Although I have never held a full-time job in a mainstream newspaper or magazine, the reputation of former editor and current minister of state for external affairs MJ Akbar as an alleged serial predator reached my ears long before his transgressions became public knowledge. The stories, when they emerged, were so numerous, so consistent, and so credible that it was hard to imagine any response short of an abject apology from the perpetrator. However, I wasn’t entirely surprised when Akbar, returning from an official visit to Nigeria, labelled his accusers liars, and filed a defamation suit against one of them, Priya Ramani. We live in unusual times, under an administration whose stated policy is to tackle all allegations aggressively, and never to say sorry.

In its four-and-a-half years in power at the centre, the Modi administration has chosen to sail through every storm rather than head for cover, and it has done so with great success. Soon after taking power, the government faced a scandal relating to Smriti Irani, then minister in charge of human resource development, who was accused of misrepresenting her educational qualifications. While keeping secret the documents in question, the Modi government stuck with Irani. She was, after all, not the only person so accused. The prime minister himself is alleged to have fudged his educational record, and has stonewalled all enquiries. More recently, the Bharatiya Janata Party has refused to sack Ankiv Baisoya, president of the Delhi University Students’ Union, whose degree from Thiruvalluvar University appears to be fake.

Soon after Smriti Irani’s degree controversy faded, it came to light that the Foreign Minister Sushma Swaraj and the Chief Minister of Rajasthan Vasundhara Raje had helped Lalit Modi flee India. Modi, founder of the immensely popular Indian Premier League cricket tournament, was charged in several cases of financial irregularities and money laundering.
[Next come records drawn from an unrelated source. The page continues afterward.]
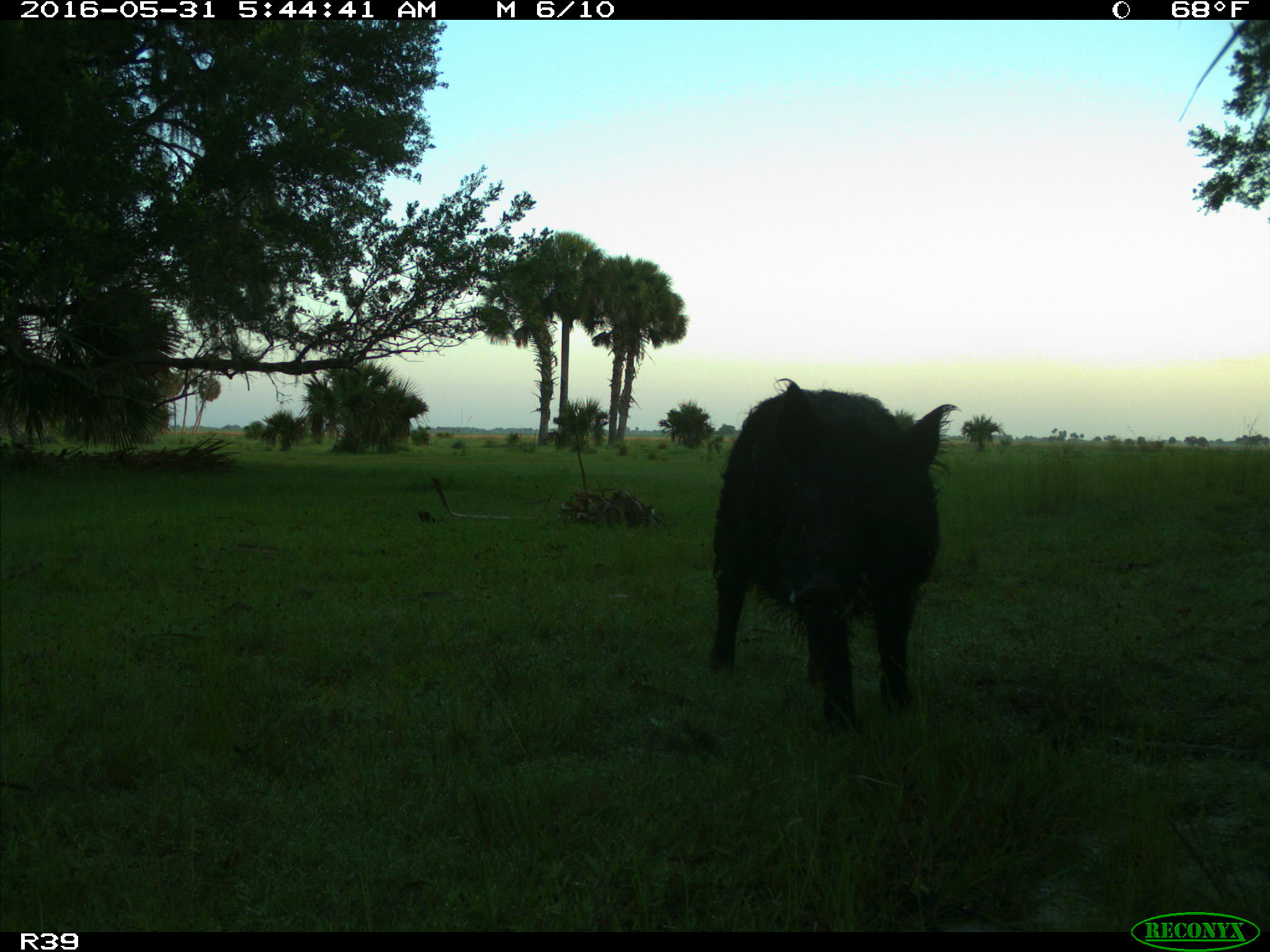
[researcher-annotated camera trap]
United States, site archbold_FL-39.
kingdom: Animalia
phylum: Chordata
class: Mammalia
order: Artiodactyla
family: Suidae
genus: Sus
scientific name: Sus scrofa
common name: wild boar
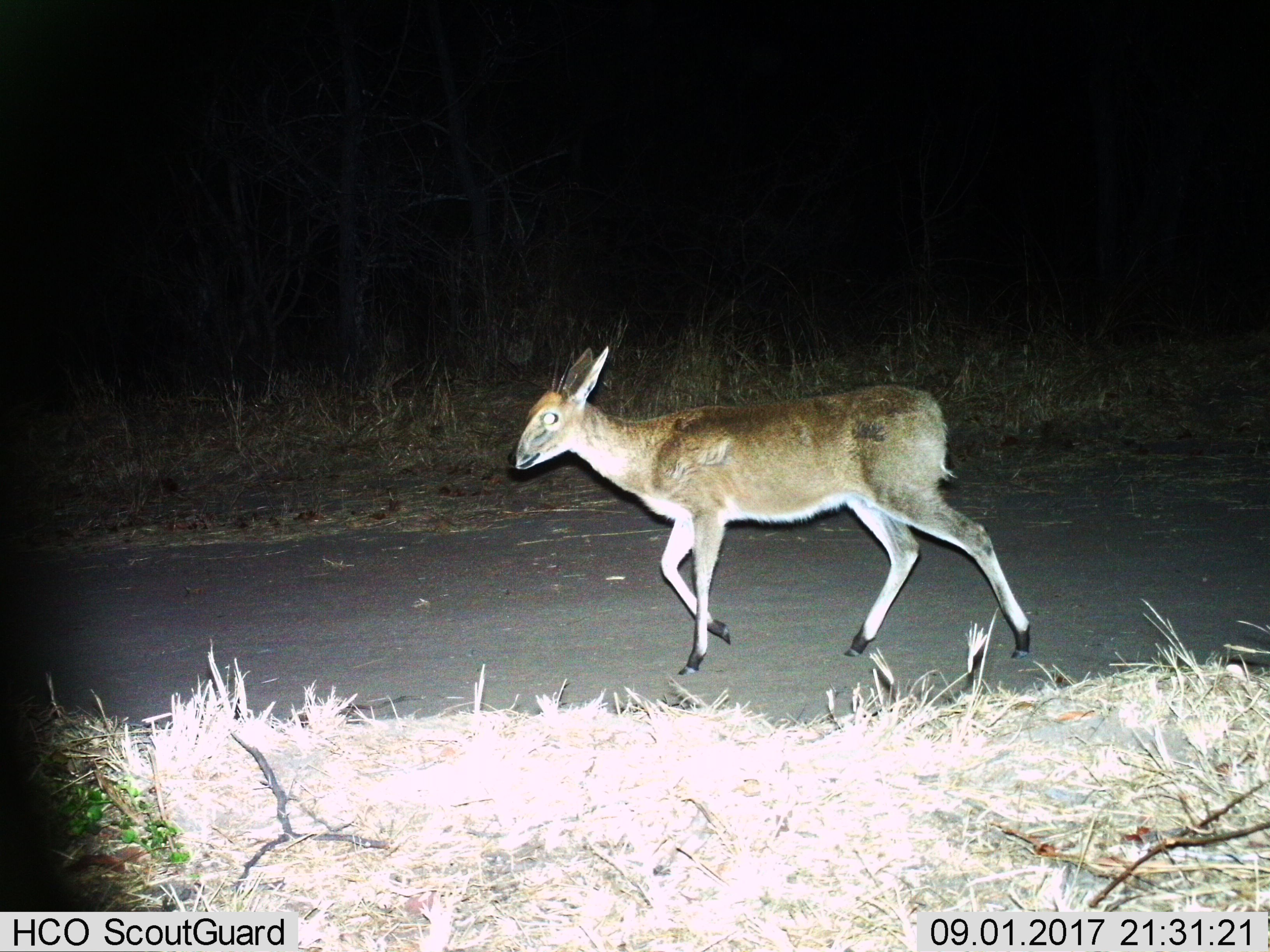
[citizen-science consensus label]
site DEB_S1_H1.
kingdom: Animalia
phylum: Chordata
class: Mammalia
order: Artiodactyla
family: Bovidae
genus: Sylvicapra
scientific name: Sylvicapra grimmia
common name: common duiker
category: duikercommongrey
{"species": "duikercommongrey (common duiker) (Sylvicapra grimmia)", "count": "1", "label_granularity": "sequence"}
Responding to demands for the resignations of Raje and Swaraj, the Home Minister Rajnath Singh said, “Our ministers do not have to resign. This is not their government. This is the NDA [National Democratic Alliance] government.” It was a sign that the BJP had learned from the experience of the second Congress-led United Progressive Alliance government that resignations and sackings, far from dampening criticism, create a clamour for further sackings and resignations, and ultimately undermine the government’s authority.

Learning from UPA’s mistakes?

Among the first UPA ministers asked to resign was Shashi Tharoor, after a row in which Lalit Modi played a part. The issue was relatively trivial, but Sonia Gandhi and Manmohan Singh decided to take the high road. Having instructed Tharoor to step down, they could hardly do anything different when more serious allegations were made against other ministers. And so, a procession of resignations commenced, among them A Raja, minister of communication and information technology; Dayanidhi Maran, minister of textiles; Ashok Chavan, chief minister of Maharashtra; Railways Minister Pawan Kumar Bansal; Virbhadra Singh, minister of micro, small and medium enterprises; Subodh Kant Sahai, minister of tourism; and Ashwani Kumar, law minister. The image created, of a deeply corrupt, dysfunctional government, scuppered what faint hopes the Congress had of returning to power for a third straight term. The UPA ministers who resigned were either not charged with any crime, acquitted in court, or are still fighting cases.

Modi and his advisors have shown a keen understanding of the media’s attention deficit disorder. They have been helped, of course, by an Opposition that lacks cohesion and purpose. Sushma Swaraj has continued in her job unhindered by any baggage from the Lalit Modi episode. Smriti Irani was demoted and shifted to a different ministry for reasons that had nothing to do with her bachelor’s degree. Vasundhara Raje remains the BJP’s candidate for chief minister in Rajasthan, though she faces a difficult battle in the upcoming Assembly election.

Media response

The MJ Akbar case might prove easier to negotiate in Parliament than the other episodes mentioned in this column. That is because no political party’s hands are clean when it comes to the sexual harassment of women. Which outfit will risk taking a strong stand on the Akbar issue knowing it may backfire spectacularly with misdeeds of its own high-ranking members being revealed? Non-BJP parties have handled with kid gloves Narendra Modi’s abandonment of his wife and the misrepresentation of his marital status in election forms. They also went easy on revelations that he had misused state machinery to spy on a woman much younger than himself. I doubt if they will discover a wellspring of righteous indignation in the matter of MJ Akbar.

If the ruling party can expect an easy time from the Opposition, the same will not be the case in its interactions with media outlets, which are likely to prove more persistent, more aggressive, and less easily distracted than usual. The fact that Akbar was a journalist and his victims are also journalists makes all the difference. The Jamal Khashoggi case, which has put more pressure on Saudi Arabia than the fallout from any of that nation’s actions in Yemen, demonstrates that the disappearance of a single journalist can become a larger issue than the murder of hundreds of innocent civilians. The imbalance is a systemic problem that needs to be addressed, but at least the Khashoggi case is shining a necessary light on the Saudi regime’s murderousness. In a similar vein, other ministers may have committed worse crimes than Akbar, but I hope the Indian media will keep hammering away at him till the BJP is forced to back down from its defence of harassment and falsehood.